Assassinat de Rojbîn, Sakine et Leyla : l’affaire est relancée

Omer Güney n’était que le bras armé d’une véritable entreprise des services secrets turcs destinée à assassiner des militantes kurdes en Europe. On ne peut pas laisser commettre des assassinats politiques en France et fermer les yeux,

a déclaré Me Antoine Comte, au nom ses confrères Jean-Louis Malterre, Sylvie Boitel, Virginie Dusen et Jan Fermon, avocats des familles de nos trois amies kurdes assassinées en plein Paris le 9 janvier 2013. Le dépôt de plainte avec constitution de partie civile vise notamment à déterminer qui sont les commanditaires.

Faire toute la lumière

Depuis cette nuit tragique, de nombreux appels s’étaient multipliés pour demander aux autorités françaises de faire toute la lumière sur ce crime politique odieux. De nombreux éléments de l’enquête, notamment un enregistrement sonore, avaient fait apparaître que le meurtrier présumé, Ömer Güney, avait agi pour le compte des services secrets turcs (MIT). Depuis le début de l’enquête, on observait l’absence notoire de volonté des autorités turques et françaises de faire la lumière sur ce triple assassinat. Le décès programmé du présumé coupable (atteint d’un mal incurable) a mis fin à l’action publique, dont l’extinction a été prononcée le 23 janvier par le président de la Cour d’assises spéciale. Le procès d’Ömer Güney n’aura donc pas lieu mais cette extinction “n’a été prononcée qu’à l’égard de l’accusé”. Elle n’interdit donc pas la poursuite en justice des éventuels complices et des commanditaires.

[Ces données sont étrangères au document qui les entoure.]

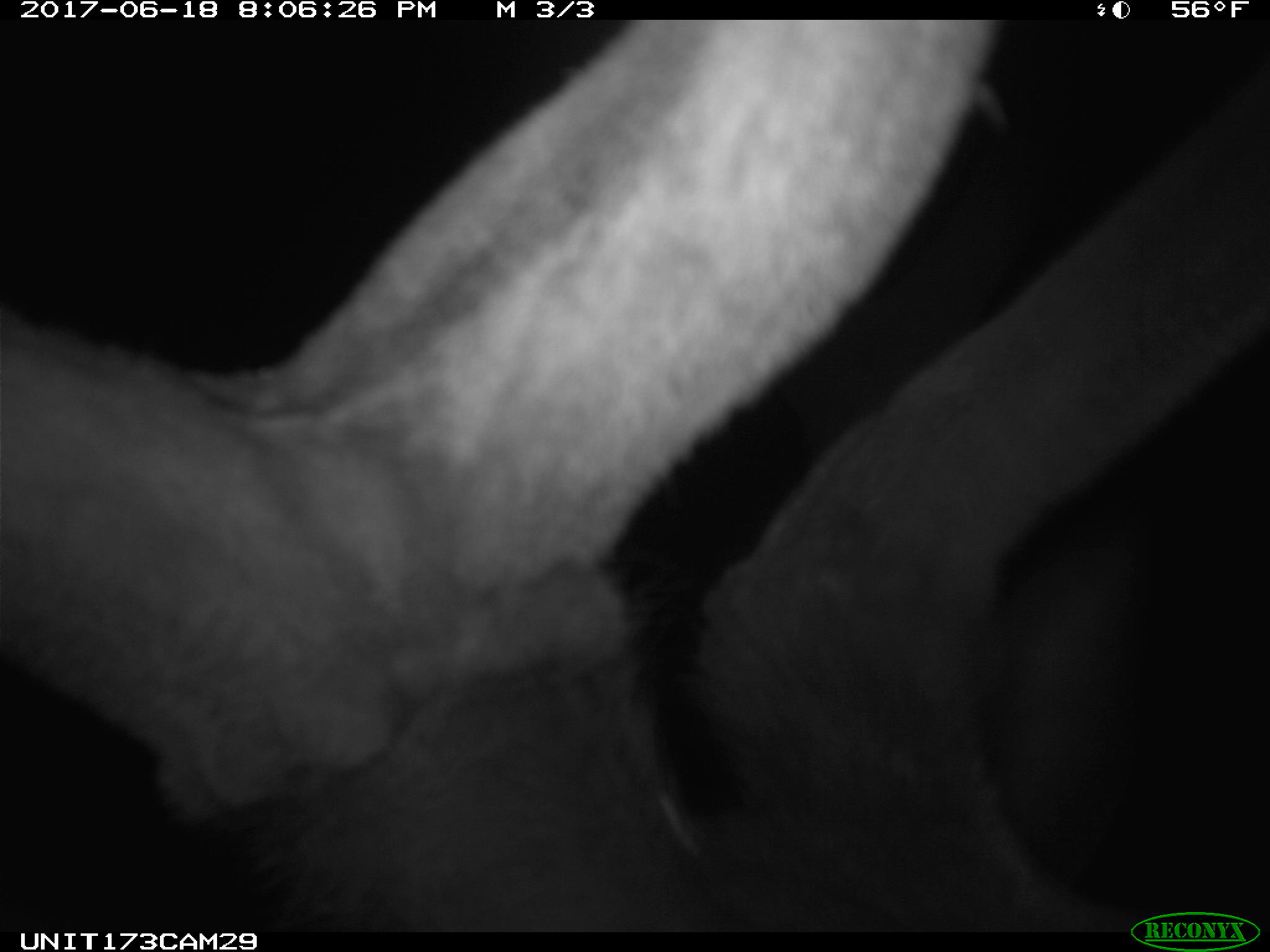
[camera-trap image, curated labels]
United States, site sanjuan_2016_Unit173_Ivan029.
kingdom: Animalia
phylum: Chordata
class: Mammalia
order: Artiodactyla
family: Cervidae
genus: Cervus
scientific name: Cervus elaphus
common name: red deer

L’action judiciaire doit continuer : tout désigne Erdoğan comme instigateur

L’action judiciaire doit continuer car depuis le début nous savons qu’Omer Güney n’a pu agir seul et qu’il a été aidé dans son entreprise par au moins un complice. Mais le plus important est de démasquer et punir les commanditaires.

On a voulu nous faire croire à des règlements de comptes internes au PKK puis à des manœuvres visant à faire échouer les pourparlers de paix engagés entre le PKK et le gouvernement turc, Erdoğan désignant même comme instigateur son ex-allié devenu son pire ennemi, Fethullah Gülen, chef d’un puissant mouvement islamiste, exilé aux Etats-Unis depuis 1999. Si c’eût été le cas, la justice française n’aurait pas été empêchée d’enquêter sur le sol turc et le gouvernement français n’aurait pas fait obstacle à la déclassification des documents classés “secret défense”. La piste la plus sérieuse, qui s’impose au fil du temps, est celle d’une manœuvre visant à déstabiliser Abdullah Öcalan, avec qui les négociations de paix étaient entamées et dont l’aura est particulièrement grande chez les militantes kurdes (c’est lui qui a imposé l’égalité homme/femme dans la société kurde). En faisant assassiner à Paris, au Centre d’information du Kurdistan, Sakine Cansiz, fondatrice du PKK, Leyla Saylemez, responsable des jeunesses kurdes en Allemagne, et Fidan (Rojbîn) Dogan, qui avait entre autres animé de nombreuses grèves de la faim en faveur du leader du PKK, Erdoğan a voulu faire savoir à son interlocuteur et au monde entier, qu’il restait maitre du jeu.